How will you implement the migration? As a DB migration that performs it or as a migration that adds an additional column with a separate task to populate it? The separate task has the downside that the Pulp code needs to handle both code paths, but can result in less downtime. Then you’ll also need a migration in a later version to drop the old column, with some safeguard that the prn is populated.

1 Like

We have a PR out currently with the latest implementation work: Fixes #38751 - Populate PRN fields for DB records in a migration by sjha4 · Pull Request #11503 · Katello/katello · GitHub

The general implementation strategy for upgrade is to:

  1. rubygem-katello is updated on the user’s system, which means our code now completely relies on PRNs (no installer run yet)
  2. Installer runs, triggering: PRN field creation & the new PRN calculated migration runs as a DB migration.
    a. Repository version PRNs are left empty (and it works nicely that we don’t have existing NULL / uniqueness constraints on repository version fields).
  3. Populate repository version PRNs via an (automated) post upgrade task that fetches data from the Pulp API.

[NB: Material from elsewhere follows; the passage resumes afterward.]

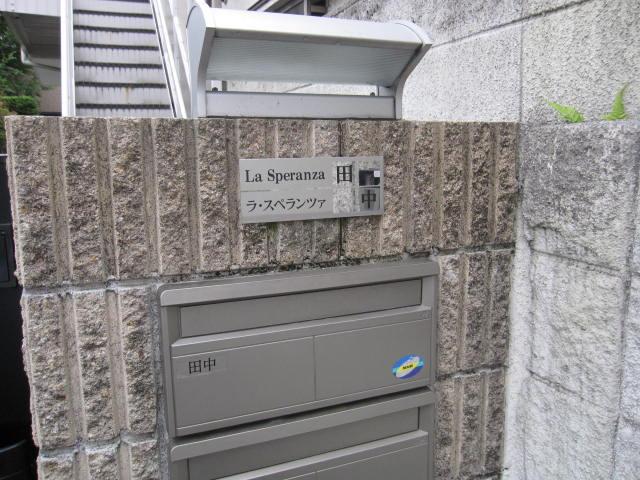 ラ・スペランツァ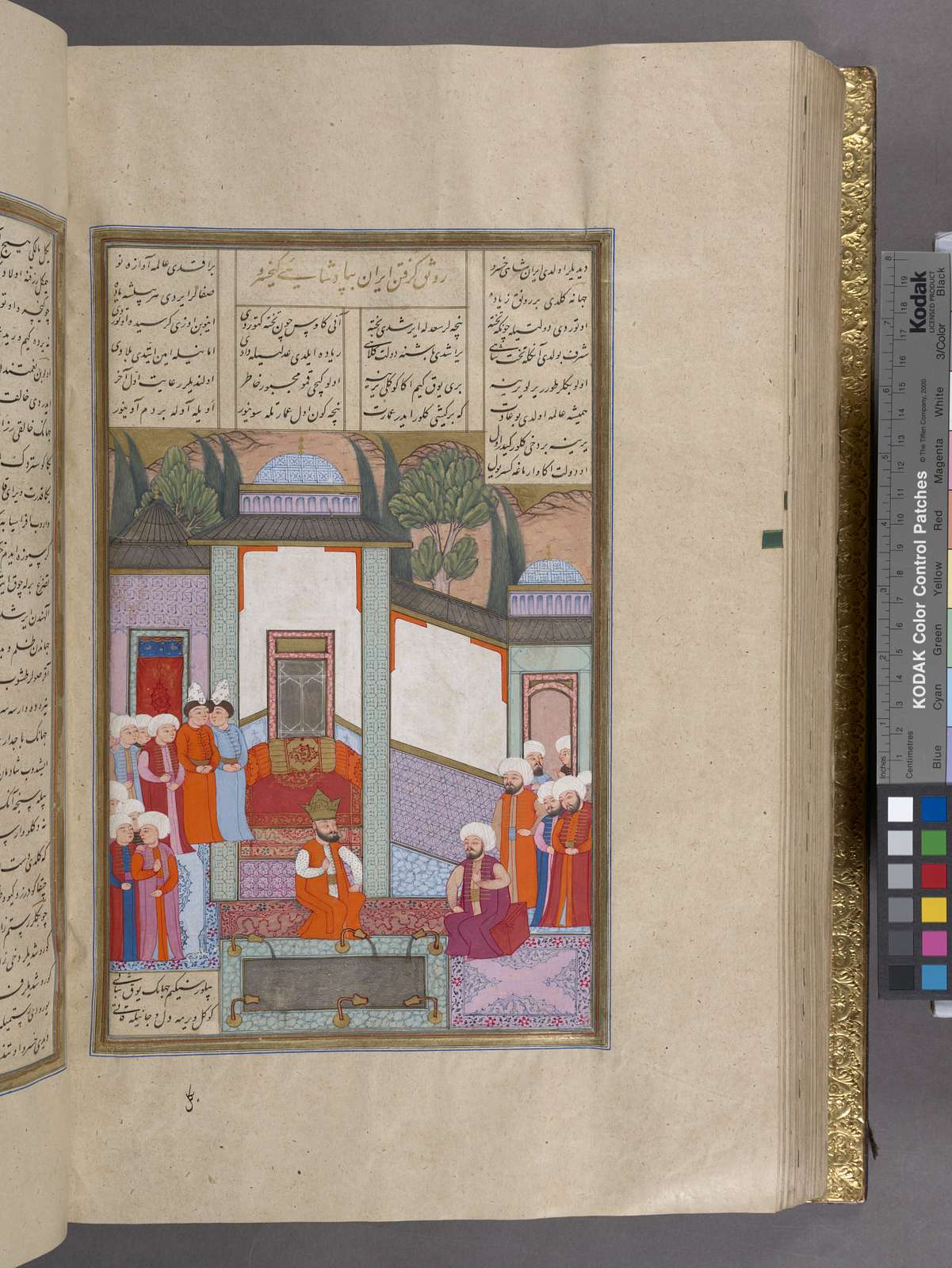 The new king Kay Khusrau talks with nobles of his court.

Indeed, we’ll need to clear out the href fields in a later release.

Which of these upgrade steps is most likely to introduce an extended time to upgrades? And do you have any preliminary data on what that will look like time wise?

1 Like

The repo version href fetching part of the migration is the only question mark. The “calculation” part of the migration was reportedly incredibly fast, I think @sajha mentioned testing with a million records of some sort.

For the repo version hrefs, we need to do some performance testing with, say, 10,000 repository versions. Unless a user never cleans up any CVs and publishes them every day (with filters), I wouldn’t expect repo version counts to be more than the order of 10s of thousands (even that I would find surprising).

We’ll get the timing numbers before its committed to Katello 4.19 and make a call from there about if we need to move any part of the upgrade to the background.

We just merged the version_href migration. On @sajha 's dev box (which seemed quite slow), it took only 3 minutes to migrate 5187 repositories with a page size of 2 requested from the Pulp API. For a page size of 2000, it took 12 seconds. Fixes #38778 - Populate PRN columns for Repository versions by sjha4 · Pull Request #11511 · Katello/katello · GitHub

This tells me that performance should be no worry for the migration to be a part of the installation process.

1 Like

Update on this effort. Our code for indexing + migrating to include PRNs in our DB is nearly complete.

We learned today that Pulp is likely not going to completely get rid of hrefs - as implementation started, they realized the switch may be a bad idea.

As such, this work was technically not necessary, however there is still reason to keep the PRNs around:

  1. The PRN data is in the API responses we request from Pulp already, so saving the record is cheap.
  2. PRNs could become more important in the future, so we’ll be prepared for changes.
  3. PRNs are smaller than hrefs, so using them in features like content view copying means we could use higher batch sizes and thus increase performance.

Once Pulp 4 does come around, we’ll look into switching from using hrefs to using PRNs where it makes sense.